Admiring the Color Purple

The Color Purple by Alice Walker was a Pulitzer Prize winning novel and Stephen Spielberg’s 1985 movie by the same name was nominated for eleven Academy Awards. Last month June and I both re-read the book and watched the movie again—and were impressed again by both

Alice Walker is a talented novelist and poet. She is also a lifetime social activist and the one who coined the term “womanist” (in “Coming Apart,” her 1979 short story).

Walker was born in Georgia, the youngest of her sharecropper parents’ eight children. She was an excellent student, and upon graduating from high school she received a scholarship to prestigious (HBCU) Spelman College in Atlanta. Howard Zinn was one of her professors there.

Under the direction of SNCC, Alice and many other Spelman students joined the effort to desegregate Atlanta. They were supported by Prof. Zinn—who subsequently was fired in the summer of 1963. Because of that, Alice transferred to Sarah Lawrence College in New York and graduated in 1965.

Through the 1970s Walker was active both as a teacher and an author, and then 40 years ago, in 1982, The Color Purple, her third novel was published. The next year she became the first African American woman to win the Pulitzer Prize for fiction.

The Color Purple is a feminist work about Celie, an abused and uneducated African American woman’s struggle for empowerment. According to Britannica, among other things the novel was “praised for the depth of its female characters and for its eloquent use of Black English Vernacular.”

Here is a short conversation between Shug and Celie that shows some of that vernacular—and indicates where the title of the book came from:

Listen, God love everything you love—and a mess of stuff you don’t.

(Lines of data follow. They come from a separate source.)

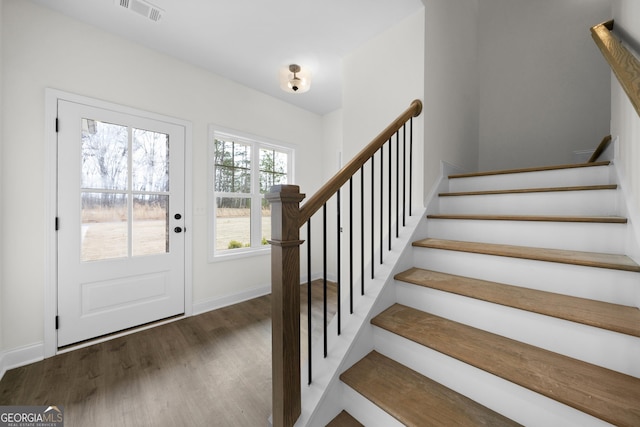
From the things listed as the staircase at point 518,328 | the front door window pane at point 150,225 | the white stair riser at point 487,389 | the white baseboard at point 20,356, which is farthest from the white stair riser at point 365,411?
the white baseboard at point 20,356

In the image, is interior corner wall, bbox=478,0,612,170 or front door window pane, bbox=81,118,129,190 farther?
interior corner wall, bbox=478,0,612,170

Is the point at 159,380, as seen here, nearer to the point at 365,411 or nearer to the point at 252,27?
the point at 365,411

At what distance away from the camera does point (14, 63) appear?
73.3 inches

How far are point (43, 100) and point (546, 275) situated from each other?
11.8 ft

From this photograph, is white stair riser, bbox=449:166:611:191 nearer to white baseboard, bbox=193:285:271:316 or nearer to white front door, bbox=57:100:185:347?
white baseboard, bbox=193:285:271:316

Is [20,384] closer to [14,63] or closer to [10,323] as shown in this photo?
[10,323]

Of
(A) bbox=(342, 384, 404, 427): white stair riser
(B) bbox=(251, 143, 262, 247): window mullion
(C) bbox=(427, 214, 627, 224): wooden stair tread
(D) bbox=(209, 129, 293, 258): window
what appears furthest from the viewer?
(B) bbox=(251, 143, 262, 247): window mullion

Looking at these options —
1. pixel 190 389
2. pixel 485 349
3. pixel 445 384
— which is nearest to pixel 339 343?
pixel 445 384

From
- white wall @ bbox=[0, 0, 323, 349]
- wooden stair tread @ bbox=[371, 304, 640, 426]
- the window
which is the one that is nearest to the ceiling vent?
white wall @ bbox=[0, 0, 323, 349]

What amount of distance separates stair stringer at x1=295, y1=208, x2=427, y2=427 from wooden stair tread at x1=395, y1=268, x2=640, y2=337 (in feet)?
0.45

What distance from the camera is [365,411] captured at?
41.4 inches

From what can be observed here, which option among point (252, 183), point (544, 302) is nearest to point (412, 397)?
point (544, 302)

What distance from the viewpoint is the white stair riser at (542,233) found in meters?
1.25

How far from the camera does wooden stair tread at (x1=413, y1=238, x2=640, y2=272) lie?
105cm
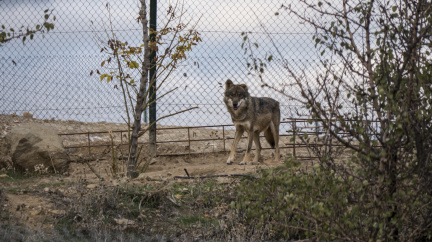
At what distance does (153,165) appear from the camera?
939 centimetres

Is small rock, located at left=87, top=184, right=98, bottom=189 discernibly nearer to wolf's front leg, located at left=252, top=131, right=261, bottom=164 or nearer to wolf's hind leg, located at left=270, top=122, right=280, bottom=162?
wolf's front leg, located at left=252, top=131, right=261, bottom=164

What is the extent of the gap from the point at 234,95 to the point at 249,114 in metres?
0.43

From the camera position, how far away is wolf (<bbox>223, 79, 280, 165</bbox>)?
9.62m

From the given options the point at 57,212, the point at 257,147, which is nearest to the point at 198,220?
the point at 57,212

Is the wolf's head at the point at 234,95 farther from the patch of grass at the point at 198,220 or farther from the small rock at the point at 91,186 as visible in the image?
the patch of grass at the point at 198,220

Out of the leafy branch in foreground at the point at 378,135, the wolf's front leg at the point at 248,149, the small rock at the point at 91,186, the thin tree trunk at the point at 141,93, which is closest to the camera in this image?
the leafy branch in foreground at the point at 378,135

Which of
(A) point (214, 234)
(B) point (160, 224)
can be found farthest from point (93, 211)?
(A) point (214, 234)

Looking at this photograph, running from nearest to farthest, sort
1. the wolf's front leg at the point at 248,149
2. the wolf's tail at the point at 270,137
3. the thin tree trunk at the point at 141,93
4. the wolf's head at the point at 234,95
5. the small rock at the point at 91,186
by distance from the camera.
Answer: the small rock at the point at 91,186, the thin tree trunk at the point at 141,93, the wolf's front leg at the point at 248,149, the wolf's head at the point at 234,95, the wolf's tail at the point at 270,137

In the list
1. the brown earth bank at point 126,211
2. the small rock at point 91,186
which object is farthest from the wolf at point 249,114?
the small rock at point 91,186

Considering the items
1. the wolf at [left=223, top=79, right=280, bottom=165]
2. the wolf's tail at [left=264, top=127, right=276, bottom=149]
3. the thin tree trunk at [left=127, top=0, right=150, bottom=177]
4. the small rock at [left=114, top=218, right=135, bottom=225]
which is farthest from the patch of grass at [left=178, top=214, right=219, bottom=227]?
the wolf's tail at [left=264, top=127, right=276, bottom=149]

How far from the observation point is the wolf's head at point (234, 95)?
9594mm

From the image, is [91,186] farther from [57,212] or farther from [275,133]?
[275,133]

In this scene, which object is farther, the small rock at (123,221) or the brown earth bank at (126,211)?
the small rock at (123,221)

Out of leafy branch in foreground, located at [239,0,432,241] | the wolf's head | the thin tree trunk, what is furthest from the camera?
the wolf's head
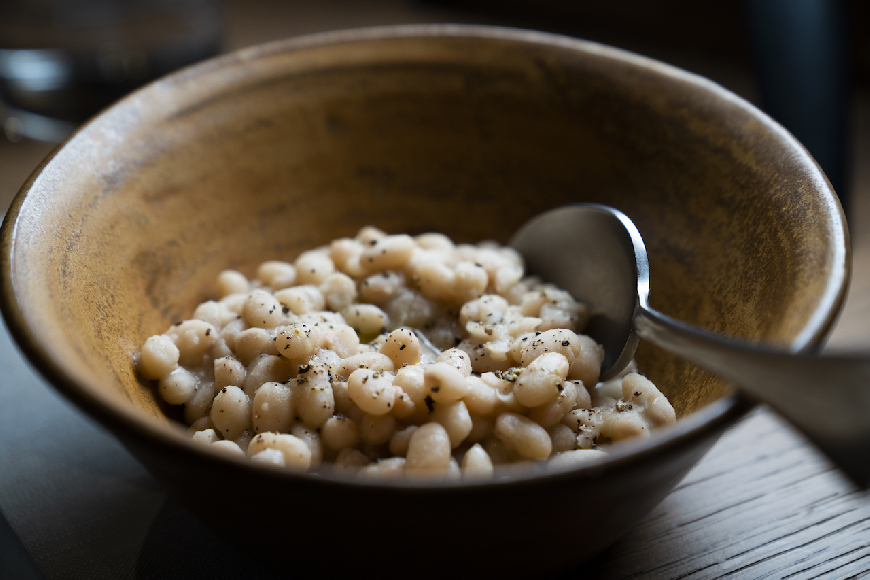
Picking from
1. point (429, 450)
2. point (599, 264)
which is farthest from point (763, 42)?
point (429, 450)

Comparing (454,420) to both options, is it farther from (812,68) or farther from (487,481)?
(812,68)

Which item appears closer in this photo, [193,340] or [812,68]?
[193,340]

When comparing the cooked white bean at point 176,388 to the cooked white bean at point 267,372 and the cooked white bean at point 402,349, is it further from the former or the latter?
the cooked white bean at point 402,349

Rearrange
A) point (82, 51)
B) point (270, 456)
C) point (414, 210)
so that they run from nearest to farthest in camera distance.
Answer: point (270, 456) < point (414, 210) < point (82, 51)

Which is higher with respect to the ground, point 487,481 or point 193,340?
point 487,481

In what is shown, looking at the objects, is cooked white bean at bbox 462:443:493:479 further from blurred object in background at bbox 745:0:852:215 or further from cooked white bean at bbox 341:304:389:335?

But more than anything else, God love admiration. You saying God vain? I ast. Naw, she say. Not vain, just wanting to share a good thing. I think it pisses God off if you walk by the color purple in a field somewhere and don’t notice it (Kindle ed., p. 195).

The same Britannica article goes on to say, “The Color Purple movingly depicts the growing up and self-realization of Celie, who overcomes oppression and abuse to find fulfillment and independence.”  

The novel is a classic, for there are many today who need to overcome oppression and abuse the same as Celie did 100 years ago. More broadly, as a theology professor in Australia writes, The Color Purple is

both a cry of rage and protest against the injustices and inhumanity we humans inflict on one another, and a stubborn affirmation of hope in the midst of suffering, of endurance against all odds, of a kind of triumph in the end as we become more and more who we truly are.*

The Color Purple is also a book about God. The above quote from the book is just one of many referring to God.

The author herself said in a 2006 interview, “Twenty-five-years later, it still puzzles me that The Color Purple is so infrequently discussed as a book about God. About ‘God’ versus ‘the God image.’”**

The blogger cited above explains that Walker clearly holds a panentheist view of God in which “the divine is deeply immanent within everything, a faithful creator and life-giving Spirit. She revolts against the intellectual idolatry that reduces God to the white, to the male, to the human.”

And Walker herself states that the “core teaching of the novel” is delivered by Shug, who says to Celie, “I believe God is everything, . . . Everything that is or ever was or ever will be. And when you can feel that, and be happy to feel that, you’ve found it” (Kindle ed., p. 194).

In his Sermon on the Mount, Jesus said, “Look how the wild flowers grow. They don't work hard to make their clothes. But I tell you that Solomon with all his wealth wasn't as well clothed as one of them(Matt. 6:27-28, CEB).

Perhaps when he said this, Jesus was looking out over a field of wild flowers and admiring the color purple.

_____

* Michael O’Neil in a 2016 blog post.

** From the Introduction of the book in the Kindle version (loc. 80).